Let me tell you something right now: I have never, and I mean NEVER, contemplated walking out of a movie as much as I did during the near 2 and a half hours that The Tree of Life's confusing, hackneyed and generally dumb cinematography was being burned into my subconscious forever. Look, as I said earlier, maybe it was me - maybe I'm just not smart enough to get what the hell was supposedly happening. However, I, give myself more credit than that and hope that you will trust me enough to avoid making the same mistake I did.

If you read a lot about the movie, you'll likely see a lot written about how great certain aspects of The Tree of Life look on screen.
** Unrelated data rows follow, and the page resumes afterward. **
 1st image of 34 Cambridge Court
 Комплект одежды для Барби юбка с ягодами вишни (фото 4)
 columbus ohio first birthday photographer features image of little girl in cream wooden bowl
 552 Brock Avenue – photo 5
And for the most part, that's true - there is some startling imagery to be found in the movie, but that can't account what I would have to say are the film's two biggest flaws ... For despite looking great, THERE IS NOT ONE **** MOMENT THAT FEELS LIKE COHERENT STORYTELLING and A CONFUSING, INCOHERENT BORING MOVIE CAN LOOK AS GREAT AS IT WANT, BUT IT THAT WON'T MAKE UP FOR IT ALL NOT AMOUNTING TO ****!

For the 10-20 minutes Penn's character is on screen (it might be more; I was too busy trying to not fall asleep to count accurately), all he does is walk around looking confused. Sound entertaining? I thought not. OK, well, how about watching the wife of Pitt's character walk around so overtly happy in early scenes and so horribly melancholy in latter ones that you feel no empathy towards her whatsoever. Of course, there's Pitt walking around, looking suave even when being a (very forced) jerk for reasons that, despite his character's late efforts to explain them, still don't work. If this was a Star Trek: The Next Generation situation, one might go as far as to call three characters "Mary Sue."
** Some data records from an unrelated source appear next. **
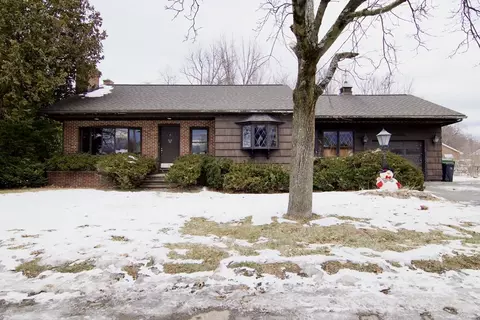 538 Mckinstry Ave, Chicopee, MA 01013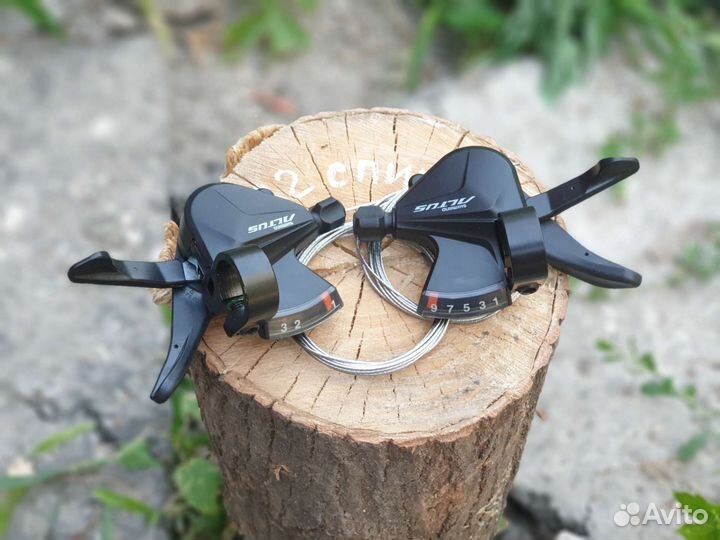 Манетки Shimano 3x9 original (Индонезия)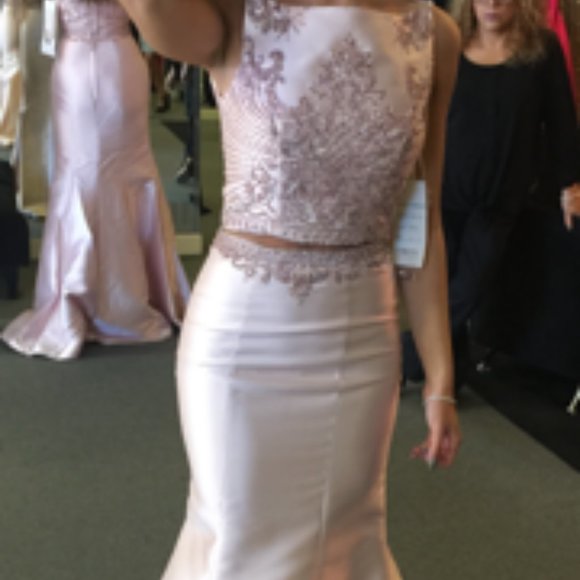 TONY BOWLS FORMAL 2 PIECE SET EUC - Picture 4 of 7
This of course falls all upon the shoulders of writer/director Malick, for the film as a whole tries to be some huge, artistic, "it's going to move you whether you like it or not" statement ... In reality, all it does is make you move closer and closer to the exit with each horrible frame. I can handle complex storytelling as long as its somewhat coherent and not forced - but given this film's audacious methods, from its long-winded narrations and moments for its characters (and the audience) to reflect to its really silly moments - dinosaurs, really?! - hardly anything if anything at all makes sense in The Tree of Life ... Other than not watching it.

PARTING SHOT: The Tree of Life is like a dead tree rotting in the back yard ... It's lifeless, useless and a reminder of how even the most basic and beautiful things in life can become an afterthought.
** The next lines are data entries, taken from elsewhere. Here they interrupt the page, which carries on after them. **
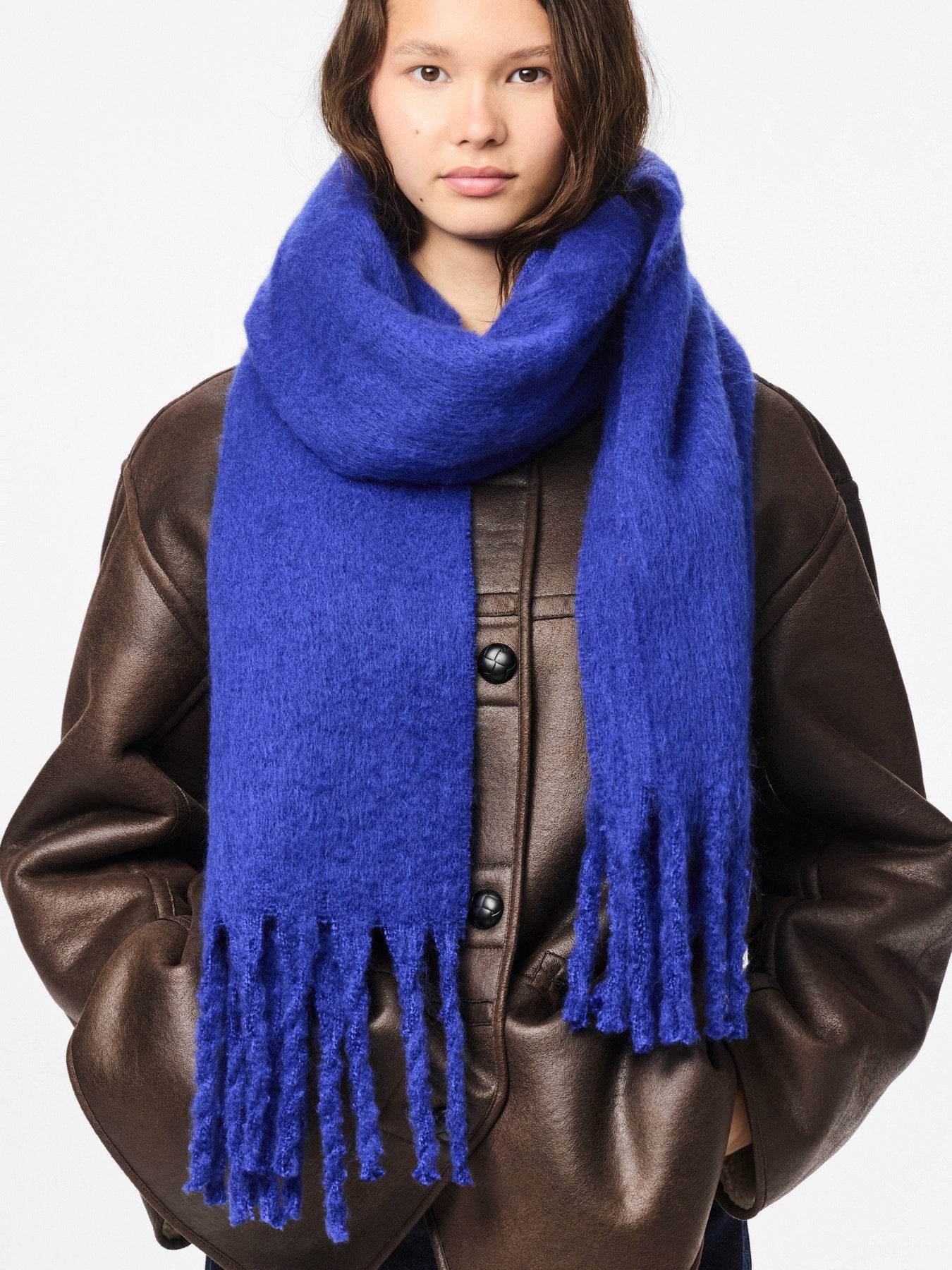 NIKITA LONG SCARF BLUING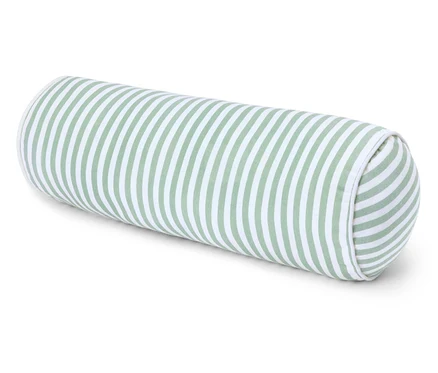 Un coussin cylindrique à rayures vertes et blanches est posé sur une surface blanche.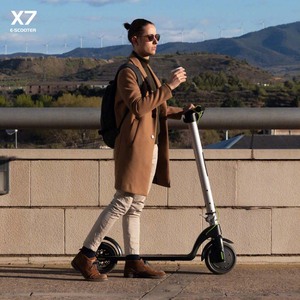 <span class=keywords><strong>Iscooter</strong></span> X7 <span class=keywords><strong>Pro</strong></span>, patinete eléctrico de 8,5 pulgadas, 350W, plegable rápido, 25KM H con 6.5Ah, movilidad electrónica inteligente para adultos - Product Image 3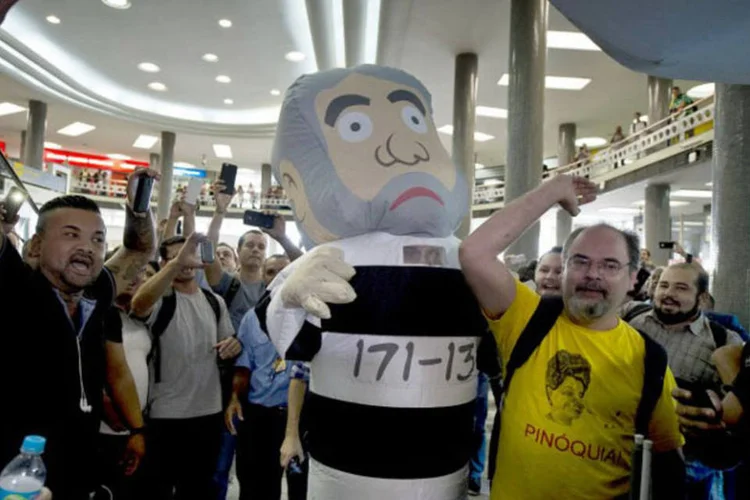 
	Protesto contra Lula em Congonhas: os participantes do ato na Avenida Paulista comemoravam dando a pris&atilde;o do petista como certa
 (Nelson Almeida / AFP)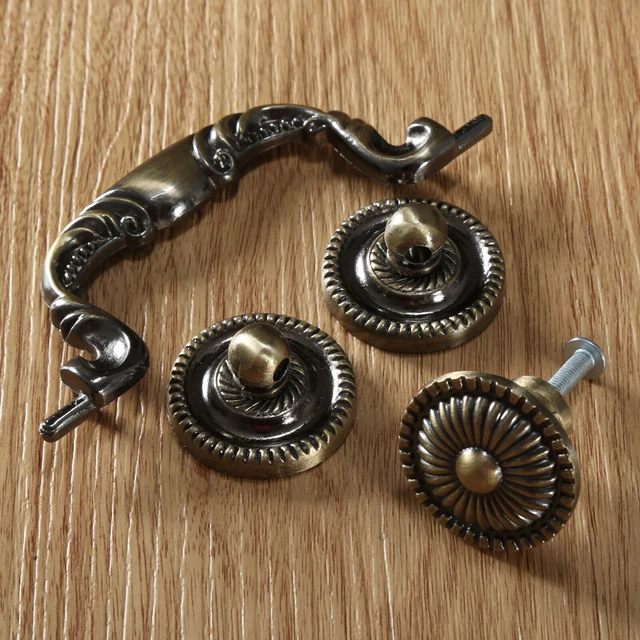 Elegant Antique Brass Door Pull Handles Cupboard Drawer Kitchen Cabinet Knobs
RATING (OUT OF FOUR POSSIBLE BUCKETS OF POPCORN): NONE

Comments

  1. If you read the synopsis of the film, you'd know that it's about a man searching for the meaning of life while also reminiscing over the tragedy of his brother dying. In the film, he tries to relate the emotions and vulnerability of that event to how fragile life is and has been since it's existence on Earth.

    If interpreting, thinking and trying to pick apart "deep" films is too difficult for you, you can always just watch "The Room". Not much emotional vulnerability or thought-provoking empathy going on there. It's pretty linear and chronological as well, =).

    As for being a "film critic" in a technical sense, it's editing that bothers you. Not cinematography. Repeat after me: E D I T I N G. Editing. Ed-it-ing. Figure how to express your opinions before you express them, and that involves knowing your terms and how to use them properly It's funny, because I had no problem understanding "The Tree of Life", but now have a headache trying to figure out what about the film you dislike. And before you think that I defend the film at all costs because I think it's "duhhh best ting ever11!!!1", I don't. I appreciate and respect those who dislike it and can intelligently explain why. But you just call it dumb, and boring, and can barely let us know why. Just makes you look dumb and boring too, dear =/.